[begin SUPPLIED TEXT]

Favorite books or essays about the craft of writing?

I found Reading Like a Writer by Francine Prose was a super formative book for me during my first year of the MFA at Butler. Read it. I read a lot of interviews throughout the literary world, and I definitely recommend subscribing to the Lit Hub daily newsletter, as they do a lot of the hard work for you by aggregating interviews, essays, and reviews.

What’s your favorite book, or the best book you’ve read recently? What do you love about it?

Woof. I guess the book that really changed my perception of what literature could be was The Sound and the Fury by William Faulkner, as completely and utterly cliché as that sounds. It was my first introduction into a truly modernist text and so drastically warped what I thought plot, character, and structure could be, and reading it for the first time was simultaneously a heartrending earthquake of sadness and a cognitive thrill. All this long before I even thought about trying my own hand at writing.

More recently, I have to give major props to How to Write an Autobiographical Novel by Alexander Chee, a collection of essays that took my heart into a velvet storm of language and out the other side fundamentally altered.

Is there a writer whose work provided new understanding of what fiction writing is, and how it can be written? If so, who and how?

I’m evangelical about the work of Karen Russell. Her story collection St. Lucy’s Home for Girls Raised by Wolves was so utterly instrumental in my development as a writer. My undergraduate degree is in Spanish, and I’d encountered a lot of the giants of Latin American literature, especially the Boom writers of the late 20th century that redefined surrealism as a political act – otherwise known as magical realism. I’d tried unsuccessfully to mimic their work; however, lacking any real political context, the work was merely imaginative and not much else. Russell’s work showed me how you could show the world as a wildly off-kilter place that’s hidden in plain sight, how the insides of a conch shell are just as valid a window into the human imagination, our fragile, juvenile selves as Macondo. I’m also still miffed that Swamplandia! didn’t win her the Pulitzer, even though Train Dreams by Denis Johnson was truly remarkable as well.

What was the greatest piece of advice you ever got about writing?

So, in staying true to my brand, I’ll just say that process-oriented axioms always turn me inside out in the worst way possible. I guess, in my experience, writing advice tends to oscillate between two extremes – either overly prescriptive to suggest some kind of formalism for “success” or overly obtuse to the point of being completely nebulous. For me, I will say the single most psychologically damaging piece of writing-related advice I have ever received and continue to receive is any iteration of “write every day.”

[end SUPPLIED TEXT]
[begin DATASET EXCERPT]

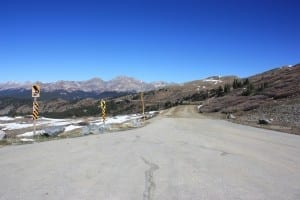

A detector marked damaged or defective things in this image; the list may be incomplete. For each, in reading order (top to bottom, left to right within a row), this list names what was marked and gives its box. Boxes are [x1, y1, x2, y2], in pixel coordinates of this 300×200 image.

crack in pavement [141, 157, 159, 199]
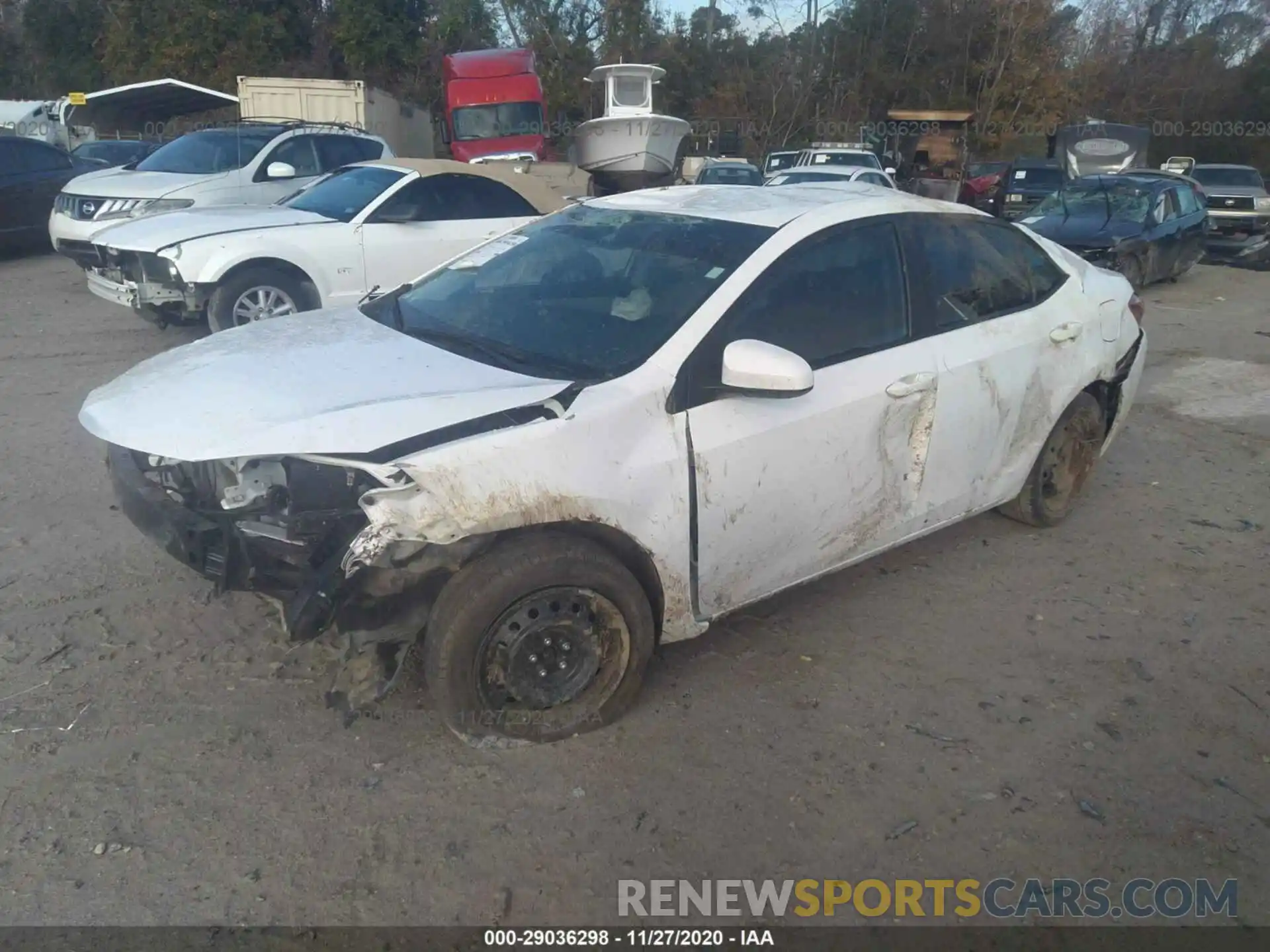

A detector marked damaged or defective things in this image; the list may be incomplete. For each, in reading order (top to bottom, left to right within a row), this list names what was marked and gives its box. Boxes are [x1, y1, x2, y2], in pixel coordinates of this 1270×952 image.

[end DATASET EXCERPT]

WHAT TO WORK ON -
A) Rewrite the interview about writing starting with "Favorite books or" and going on through "love about it?", putting "email digest" in place of "newsletter".
B) Carry on the interview about writing from the point where it stops.

RESULTS BY TASK -
A)
Favorite books or essays about the craft of writing?

I found Reading Like a Writer by Francine Prose was a super formative book for me during my first year of the MFA at Butler. Read it. I read a lot of interviews throughout the literary world, and I definitely recommend subscribing to the Lit Hub daily email digest, as they do a lot of the hard work for you by aggregating interviews, essays, and reviews.

What’s your favorite book, or the best book you’ve read recently? What do you love about it?

B)
I just find that, for many amateur writers like myself, there is already too much guilt associated with writing and not writing. Especially the not part. The reason the “write every day” billboards, even the more conciliatory versions that include some provision for “…even if it’s only for 15 minutes,” have been such a destructive force for me in the past is that it in and of itself turns into a measuring stick. Don’t get me wrong, I know plenty of folks who can make their writing time sacrosanct on a daily basis; I’m just not one of those people. In my experience, very few of us writerly types are. Sure, there will always be a little voice that browbeats you for having other obligations and eviscerates an otherwise good, productive day because you didn’t squeeze in a few words. However, when you measure your success or failure as a writer by consecutive days of butt-in-chair time, it can create a very dangerous feedback loop if you miss even one day. This is especially true if there’s an added layer of “just for 15 minutes” because there’s this extra self-flagellation that you couldn’t even do that, which slows momentum for the next attempt, which leads to anxiety, which in turn makes us lock up even more.

All this is a roundabout way of saying that, frankly, the best piece of writing advice I’ve received is that it’s okay to give yourself a break and to understand that writing requires a commensurate amount of rest that’s determined by that person’s stamina during any given period of time. I love the “write every day” crowd because they motivate me to strive for something more consistent, but I also know that my brain doesn’t run with a predictable emotional and intellectual bandwidth every day, at least not at this point in my life. Yours might not either. That’s okay. Do all the things that keep your desire sharp instead. Read, journal, think incessantly about writing and reading, talk about it, pick and pull at old sentences. Write when you’re ready.

Why do you like teaching at IWC? What do you look forward to about it?

When you’re in undergraduate and graduate school, it’s easy to forget just how fulfilling it is to be around people who eat, sleep, breathe, and talk about the same esoterica as you. It’s really easy to conveniently forget the end will come, and there will be a finite point in your life where there was a before and an after… a time when you’re immersed in such creativity, such a preponderance of openness followed by weeks on end of seemingly no contact with anyone that’s read anything resembling a book in years. The IWC allows folks like us who crave that creativity and openness to have a safe space to genuflect at the altar of carefully chosen words.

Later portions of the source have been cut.